Criptarquía


por Luis Manuel Montes de Oca


Estar aburrido es ilegal. Esta es una manera escueta de resumir las reformas legislativas recién implantadas en la constitución, inspiradas en los Protocolos del planeta. No quiero entrar en muchos detalles, porque no sé mucho de política, pero todo más o menos comenzó cuando nació mi primer y único hijo, Iván. Ya había terminado la Última Guerra, y en esas fechas, todos nos sentíamos como si recién despertáramos de un largo sueño. Limpiamos las calles, barrimos los muertos y nos pusimos a trabajar. La sociedad se restauró como tal cinco años después. Todo volvió a lo habitual, a excepción de que ya no teníamos lábaros patrios que honrar.

El primer cambio significativo ocurrió cuando una nueva ley proclamó que ahora todos los ciudadanos debían contar con, mínimo, un teléfono inteligente. Yo pensé que tarde o temprano eso iba a pasar. Lo que me sorprendió fue que dos trabajadores del gobierno vinieron a nuestra casa a regalarnos dos celulares, uno a mí y otro a mi esposa. No sólo eso; cuando mi mujer les comentó que estaba embarazada, ellos amablemente nos ofrecieron un tercer celular, previniendo futuros trámites.

Cuando Iván nació, una segunda ley, aún más estrafalaria, sobrevino: usar audífonos era obligatorio. Razonado como una forma de evitar problemas de lenguaje y comunicación, esta ley tardó más de diez años en asimilarse. Hoy en día, es fácil encontrar personas multadas por quitárselos durante más de diez minutos (límite de tiempo reservado para la ducha), pero yo ya he comprendido que mis audífonos sustituyen a mis oídos naturales. La voz de mi esposa ahora la escucho transparente y directa, y ya no hay necesidad de vanas preguntas como “¿Qué dijiste?” o “¿Me lo puedes repetir?”

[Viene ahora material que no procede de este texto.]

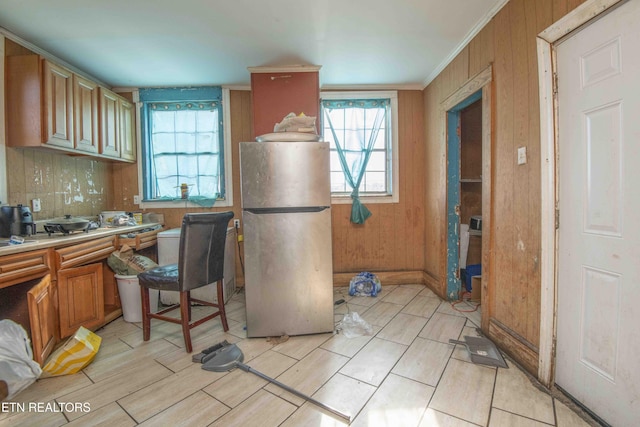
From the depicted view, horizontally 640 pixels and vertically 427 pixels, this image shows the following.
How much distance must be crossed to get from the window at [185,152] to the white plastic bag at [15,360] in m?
1.86

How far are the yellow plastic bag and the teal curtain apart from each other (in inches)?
104

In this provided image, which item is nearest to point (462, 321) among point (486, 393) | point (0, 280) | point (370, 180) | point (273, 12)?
point (486, 393)

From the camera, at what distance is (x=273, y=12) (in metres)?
1.96

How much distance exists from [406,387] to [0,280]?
7.80 feet

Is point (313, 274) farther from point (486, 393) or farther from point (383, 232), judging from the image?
point (383, 232)

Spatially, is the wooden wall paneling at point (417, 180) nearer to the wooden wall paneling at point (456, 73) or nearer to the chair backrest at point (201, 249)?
the wooden wall paneling at point (456, 73)

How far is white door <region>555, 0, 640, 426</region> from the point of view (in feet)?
3.83

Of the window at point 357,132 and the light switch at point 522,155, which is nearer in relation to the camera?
the light switch at point 522,155

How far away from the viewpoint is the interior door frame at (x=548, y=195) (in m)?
1.51

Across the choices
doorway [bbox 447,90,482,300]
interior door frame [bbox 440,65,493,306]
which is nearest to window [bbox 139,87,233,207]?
doorway [bbox 447,90,482,300]

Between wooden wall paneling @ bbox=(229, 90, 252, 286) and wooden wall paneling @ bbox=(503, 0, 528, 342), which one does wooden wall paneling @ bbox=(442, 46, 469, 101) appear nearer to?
wooden wall paneling @ bbox=(503, 0, 528, 342)

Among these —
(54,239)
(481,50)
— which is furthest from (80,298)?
(481,50)

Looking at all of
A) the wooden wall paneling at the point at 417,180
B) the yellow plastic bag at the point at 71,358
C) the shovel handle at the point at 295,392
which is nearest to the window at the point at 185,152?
the yellow plastic bag at the point at 71,358

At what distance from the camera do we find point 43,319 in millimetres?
1733
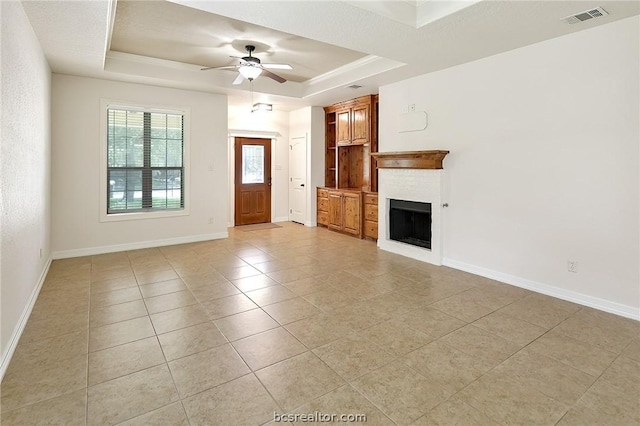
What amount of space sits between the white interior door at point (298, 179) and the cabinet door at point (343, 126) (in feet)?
3.28

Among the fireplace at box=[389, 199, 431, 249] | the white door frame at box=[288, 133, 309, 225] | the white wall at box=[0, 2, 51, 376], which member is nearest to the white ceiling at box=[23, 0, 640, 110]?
the white wall at box=[0, 2, 51, 376]

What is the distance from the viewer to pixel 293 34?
12.4 ft

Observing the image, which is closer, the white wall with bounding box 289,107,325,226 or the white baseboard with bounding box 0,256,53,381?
the white baseboard with bounding box 0,256,53,381

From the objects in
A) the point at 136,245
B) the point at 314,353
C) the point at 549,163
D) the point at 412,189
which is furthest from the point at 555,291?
the point at 136,245

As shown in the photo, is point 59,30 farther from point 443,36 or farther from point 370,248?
point 370,248

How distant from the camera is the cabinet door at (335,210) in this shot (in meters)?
7.25

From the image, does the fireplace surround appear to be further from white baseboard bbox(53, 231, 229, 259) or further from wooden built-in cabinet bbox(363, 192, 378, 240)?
white baseboard bbox(53, 231, 229, 259)

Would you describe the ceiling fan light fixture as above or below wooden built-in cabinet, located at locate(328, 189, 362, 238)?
above

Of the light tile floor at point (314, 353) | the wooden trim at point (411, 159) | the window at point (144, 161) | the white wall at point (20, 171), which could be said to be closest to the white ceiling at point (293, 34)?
the white wall at point (20, 171)

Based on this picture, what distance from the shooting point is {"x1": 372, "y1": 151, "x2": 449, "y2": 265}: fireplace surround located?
195 inches

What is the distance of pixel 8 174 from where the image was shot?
2.55m

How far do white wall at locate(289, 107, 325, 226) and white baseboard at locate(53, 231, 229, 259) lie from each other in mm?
2090

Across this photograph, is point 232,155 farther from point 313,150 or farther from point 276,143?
point 313,150

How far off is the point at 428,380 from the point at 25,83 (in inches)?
161
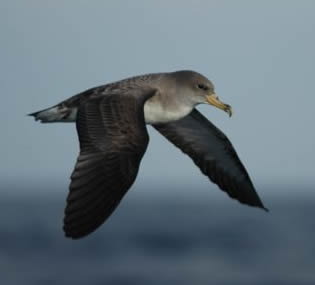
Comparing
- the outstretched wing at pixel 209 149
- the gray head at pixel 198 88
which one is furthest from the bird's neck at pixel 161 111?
the outstretched wing at pixel 209 149

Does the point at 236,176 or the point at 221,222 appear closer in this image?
the point at 236,176

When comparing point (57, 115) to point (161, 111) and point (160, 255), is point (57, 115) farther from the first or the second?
point (160, 255)

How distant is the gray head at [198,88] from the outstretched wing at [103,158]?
3.89ft

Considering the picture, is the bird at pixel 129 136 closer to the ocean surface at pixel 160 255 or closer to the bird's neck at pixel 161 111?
the bird's neck at pixel 161 111

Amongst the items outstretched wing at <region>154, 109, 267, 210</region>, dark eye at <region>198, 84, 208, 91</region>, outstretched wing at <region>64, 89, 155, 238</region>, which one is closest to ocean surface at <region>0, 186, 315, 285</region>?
outstretched wing at <region>154, 109, 267, 210</region>

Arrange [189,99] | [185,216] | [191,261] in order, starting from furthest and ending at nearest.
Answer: [185,216], [191,261], [189,99]

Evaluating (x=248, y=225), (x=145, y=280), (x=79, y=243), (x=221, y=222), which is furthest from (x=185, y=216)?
(x=145, y=280)

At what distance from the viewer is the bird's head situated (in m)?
15.1

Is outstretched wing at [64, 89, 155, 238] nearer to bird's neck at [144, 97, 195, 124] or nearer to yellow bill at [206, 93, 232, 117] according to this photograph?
bird's neck at [144, 97, 195, 124]

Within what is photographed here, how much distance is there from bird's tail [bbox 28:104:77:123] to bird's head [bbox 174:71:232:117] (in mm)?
1585

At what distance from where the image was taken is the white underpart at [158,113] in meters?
14.6

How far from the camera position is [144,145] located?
13.2 m

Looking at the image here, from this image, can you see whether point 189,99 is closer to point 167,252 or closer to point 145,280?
point 145,280

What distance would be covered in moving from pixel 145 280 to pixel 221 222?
5373cm
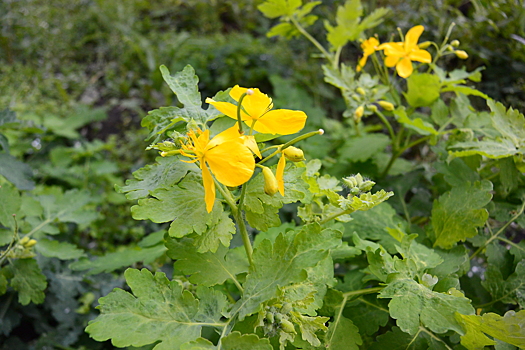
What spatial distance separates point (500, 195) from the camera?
1.33m

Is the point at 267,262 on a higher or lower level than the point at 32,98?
higher

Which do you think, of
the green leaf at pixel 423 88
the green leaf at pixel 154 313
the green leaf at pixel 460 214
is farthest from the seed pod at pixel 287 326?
the green leaf at pixel 423 88

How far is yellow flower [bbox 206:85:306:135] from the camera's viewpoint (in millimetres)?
792

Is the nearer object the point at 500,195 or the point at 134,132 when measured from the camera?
the point at 500,195

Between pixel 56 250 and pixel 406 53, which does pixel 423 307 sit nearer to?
pixel 406 53

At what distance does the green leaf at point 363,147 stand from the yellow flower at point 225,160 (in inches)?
38.9

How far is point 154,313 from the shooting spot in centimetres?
Result: 79

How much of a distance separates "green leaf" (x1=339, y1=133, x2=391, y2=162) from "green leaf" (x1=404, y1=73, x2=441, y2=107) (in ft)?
0.74

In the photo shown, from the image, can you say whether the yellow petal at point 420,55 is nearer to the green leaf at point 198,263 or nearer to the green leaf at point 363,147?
the green leaf at point 363,147

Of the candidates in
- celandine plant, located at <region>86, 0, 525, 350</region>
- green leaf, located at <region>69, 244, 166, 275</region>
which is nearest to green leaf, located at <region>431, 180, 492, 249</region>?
celandine plant, located at <region>86, 0, 525, 350</region>

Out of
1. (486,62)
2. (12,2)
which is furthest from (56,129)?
(486,62)

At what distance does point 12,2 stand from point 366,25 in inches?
138

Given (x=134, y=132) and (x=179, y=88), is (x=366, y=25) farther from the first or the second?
(x=134, y=132)

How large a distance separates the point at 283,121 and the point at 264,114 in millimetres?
48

No puedo evitar reír al recordar las dificultades que tuvimos para inscribir a Iván al jardín de niños. “¿No tiene perfil de Facebook?” preguntó la directora. “No, es que ya es un requisito indispensable”. Hicimos el perfil de Facebook de nuestro pequeño de cuatro años, aunque a él no le importaba en lo más mínimo. Iván salía a correr en el patio, se tiraba al pasto y les ladraba a otros perros callejeros, como si él fuese uno de ellos. A mí y a mi esposa nos dio vergüenza.

Con el paso de los años, también nos regalaron televisores: uno para cada cuarto de la casa. Estaba estrictamente prohibido desconectarlos y, en la medida de lo posible, lo prudente era no apagarlos nunca. La programación era increíble: espectáculos de muchas luces y sonido envolvente, reality shows vertiginosos y asombrosos noticieros que te orillaban al borde del asiento. Iván ya tenía nueve años, edad idónea para sus primeros videojuegos, cuyos gráficos eran más veraces que la misma realidad.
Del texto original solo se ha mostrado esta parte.